Zuckerberg keeps trying to rewrite history

On Thursday, Zuckerberg went off the script. In a talk at Georgetown university, the CEO was described as defiantand repeatedly tried to hammer home a single point: Facebook doesn't want to police free speech.

That is, of course, when money and politics are involved. I wrote a few days ago about how Zuckerberg and his team had decided arbitrarily that misinformation was totally at home on Facebook, provided you were paying money to run it as an advertisement, which was opaquely spineless: the company doesn't really care about the truth, provided it's making a buck.

“I’m here today because I believe we must continue to stand for free expression,” he said, forgetting that free expression isn't the same as spreading false information, a practice that's banned on the platform generally. 

The too long, didn't read of the speech: free speech is good, but we'll take things down when and how we want, with rules that arbitrarily change and you won't know about because community is good. A dubious, televised speech from someone that wasn't elected and is arguably more powerful than any single leader, who can't be removed from power feels like free speech! 

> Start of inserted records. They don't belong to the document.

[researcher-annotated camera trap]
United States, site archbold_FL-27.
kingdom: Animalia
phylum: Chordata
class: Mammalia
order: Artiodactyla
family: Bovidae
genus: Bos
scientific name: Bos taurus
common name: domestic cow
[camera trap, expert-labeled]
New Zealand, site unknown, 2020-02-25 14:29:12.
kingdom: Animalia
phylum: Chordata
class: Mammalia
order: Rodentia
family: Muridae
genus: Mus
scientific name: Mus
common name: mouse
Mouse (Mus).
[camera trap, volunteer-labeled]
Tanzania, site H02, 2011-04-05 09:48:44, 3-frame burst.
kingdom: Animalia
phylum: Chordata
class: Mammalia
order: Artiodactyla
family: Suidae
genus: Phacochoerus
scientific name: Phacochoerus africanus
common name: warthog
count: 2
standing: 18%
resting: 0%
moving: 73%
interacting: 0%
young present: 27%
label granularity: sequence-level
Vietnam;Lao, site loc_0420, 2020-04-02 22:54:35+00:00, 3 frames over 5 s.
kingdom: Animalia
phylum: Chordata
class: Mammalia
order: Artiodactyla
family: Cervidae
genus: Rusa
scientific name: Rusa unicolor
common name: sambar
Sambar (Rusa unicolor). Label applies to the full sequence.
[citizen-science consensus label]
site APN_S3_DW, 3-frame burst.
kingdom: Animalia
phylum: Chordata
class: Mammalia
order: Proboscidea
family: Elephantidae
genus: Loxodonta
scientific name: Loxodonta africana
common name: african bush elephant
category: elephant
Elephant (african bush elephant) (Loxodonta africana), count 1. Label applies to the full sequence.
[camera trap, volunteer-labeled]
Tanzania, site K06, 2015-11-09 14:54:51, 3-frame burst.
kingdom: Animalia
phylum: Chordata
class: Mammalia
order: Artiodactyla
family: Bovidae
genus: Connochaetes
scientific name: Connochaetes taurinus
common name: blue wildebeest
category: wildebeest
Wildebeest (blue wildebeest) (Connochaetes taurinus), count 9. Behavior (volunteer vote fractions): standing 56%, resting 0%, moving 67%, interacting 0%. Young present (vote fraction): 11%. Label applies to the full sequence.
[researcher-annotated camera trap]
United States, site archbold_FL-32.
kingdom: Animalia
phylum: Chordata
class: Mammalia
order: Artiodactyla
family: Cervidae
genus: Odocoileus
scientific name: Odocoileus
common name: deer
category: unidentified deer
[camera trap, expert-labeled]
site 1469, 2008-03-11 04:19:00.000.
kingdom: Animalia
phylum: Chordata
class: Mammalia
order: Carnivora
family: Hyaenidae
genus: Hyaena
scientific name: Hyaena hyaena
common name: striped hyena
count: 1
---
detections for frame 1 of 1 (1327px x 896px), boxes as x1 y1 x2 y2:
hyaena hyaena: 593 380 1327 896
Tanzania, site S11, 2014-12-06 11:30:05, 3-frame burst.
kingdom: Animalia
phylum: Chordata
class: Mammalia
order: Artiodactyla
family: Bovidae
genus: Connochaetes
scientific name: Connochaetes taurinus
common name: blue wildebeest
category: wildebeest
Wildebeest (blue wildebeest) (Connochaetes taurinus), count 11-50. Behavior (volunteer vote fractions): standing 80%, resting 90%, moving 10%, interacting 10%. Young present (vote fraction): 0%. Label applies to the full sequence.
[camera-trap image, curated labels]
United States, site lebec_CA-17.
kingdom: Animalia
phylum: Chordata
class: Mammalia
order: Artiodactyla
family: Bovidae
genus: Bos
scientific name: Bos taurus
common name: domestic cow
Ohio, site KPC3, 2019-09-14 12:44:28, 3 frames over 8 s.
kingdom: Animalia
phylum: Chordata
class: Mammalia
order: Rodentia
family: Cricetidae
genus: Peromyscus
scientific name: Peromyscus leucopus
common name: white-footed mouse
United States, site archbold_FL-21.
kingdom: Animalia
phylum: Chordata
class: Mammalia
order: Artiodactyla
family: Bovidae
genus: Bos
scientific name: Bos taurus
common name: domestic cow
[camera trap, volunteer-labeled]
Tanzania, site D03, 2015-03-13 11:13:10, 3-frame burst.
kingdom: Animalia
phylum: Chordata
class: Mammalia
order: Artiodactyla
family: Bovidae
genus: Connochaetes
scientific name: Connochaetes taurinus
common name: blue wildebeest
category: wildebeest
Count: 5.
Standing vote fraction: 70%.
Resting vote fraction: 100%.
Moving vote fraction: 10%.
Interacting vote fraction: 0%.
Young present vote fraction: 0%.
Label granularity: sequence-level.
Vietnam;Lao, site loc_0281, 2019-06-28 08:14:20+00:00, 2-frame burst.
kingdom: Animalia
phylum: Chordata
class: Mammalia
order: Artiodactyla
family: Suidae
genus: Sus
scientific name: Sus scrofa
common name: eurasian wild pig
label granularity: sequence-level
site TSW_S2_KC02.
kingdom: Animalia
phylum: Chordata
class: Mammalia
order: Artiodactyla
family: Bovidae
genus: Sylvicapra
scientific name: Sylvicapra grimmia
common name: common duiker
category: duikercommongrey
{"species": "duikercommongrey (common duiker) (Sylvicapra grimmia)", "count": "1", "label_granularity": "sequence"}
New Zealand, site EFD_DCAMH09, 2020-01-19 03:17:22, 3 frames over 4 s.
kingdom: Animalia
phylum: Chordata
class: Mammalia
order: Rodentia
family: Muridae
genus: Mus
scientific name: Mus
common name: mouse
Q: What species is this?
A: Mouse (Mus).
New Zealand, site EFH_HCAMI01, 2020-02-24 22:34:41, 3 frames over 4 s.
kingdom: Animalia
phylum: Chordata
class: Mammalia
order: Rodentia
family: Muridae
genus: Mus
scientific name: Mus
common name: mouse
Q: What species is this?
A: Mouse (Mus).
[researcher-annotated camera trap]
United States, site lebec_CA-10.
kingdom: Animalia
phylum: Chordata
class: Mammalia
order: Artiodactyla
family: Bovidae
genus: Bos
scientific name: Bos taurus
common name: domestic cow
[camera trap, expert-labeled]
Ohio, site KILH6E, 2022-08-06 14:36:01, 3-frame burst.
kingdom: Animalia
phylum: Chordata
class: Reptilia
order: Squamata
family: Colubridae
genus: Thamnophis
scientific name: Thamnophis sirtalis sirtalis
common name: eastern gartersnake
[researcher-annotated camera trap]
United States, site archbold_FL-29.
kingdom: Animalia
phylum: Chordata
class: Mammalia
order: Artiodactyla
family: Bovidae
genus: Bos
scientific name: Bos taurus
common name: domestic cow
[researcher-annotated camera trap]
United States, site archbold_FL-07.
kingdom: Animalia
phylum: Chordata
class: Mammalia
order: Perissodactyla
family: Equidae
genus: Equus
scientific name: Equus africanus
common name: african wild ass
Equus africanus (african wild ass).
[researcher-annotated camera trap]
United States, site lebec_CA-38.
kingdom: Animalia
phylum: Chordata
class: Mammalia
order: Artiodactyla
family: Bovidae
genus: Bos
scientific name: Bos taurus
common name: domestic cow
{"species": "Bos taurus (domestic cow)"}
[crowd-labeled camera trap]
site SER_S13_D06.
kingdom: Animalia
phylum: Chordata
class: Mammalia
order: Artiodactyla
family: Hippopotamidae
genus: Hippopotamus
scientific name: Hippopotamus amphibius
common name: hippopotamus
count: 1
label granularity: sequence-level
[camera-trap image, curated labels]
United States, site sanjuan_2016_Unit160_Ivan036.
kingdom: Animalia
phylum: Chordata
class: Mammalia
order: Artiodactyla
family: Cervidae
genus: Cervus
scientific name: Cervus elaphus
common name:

The content of the speech couldn't have been more juxtapositioned by irony, with the Facebook stream largely showing positive emoji and comments...because the algorithm was opaquely tuned to only weight toward those. Free speech! 

Zuckerberg usually doesn't have a stance, and his public speeches are generally edited down by PR people ahead of time. This time around, he reportedly wrote the speech himself, refusing to show any editors ahead of giving it, because he wanted to make a personal point and attempt to reposition Facebook as the good guy, politically speaking.

What really irked me, and many other commentators, however was that the speech was also used as an attempt to rewrite the company's history, again. 

Zuckerberg has a knack for this, trying to position the origin story away from the hot or not app it was originally born from, now pushing it toward trying to unify people's diverse opinions, a thing he suggests could have helped prevent the Iraq war, if only Facebook had existed.

Perhaps it's the Friday night beer I've already had talking, but maybe Zuckerberg should stop focusing on trying to look like the good guy constantly, and actually do something not shit instead? The company, and CEO, are obsessed with being in the right right in the history books, rather than actually doing the right thing.

And that reality distortion, as we're seeing repeatedly, is probably more dangerous than anything else.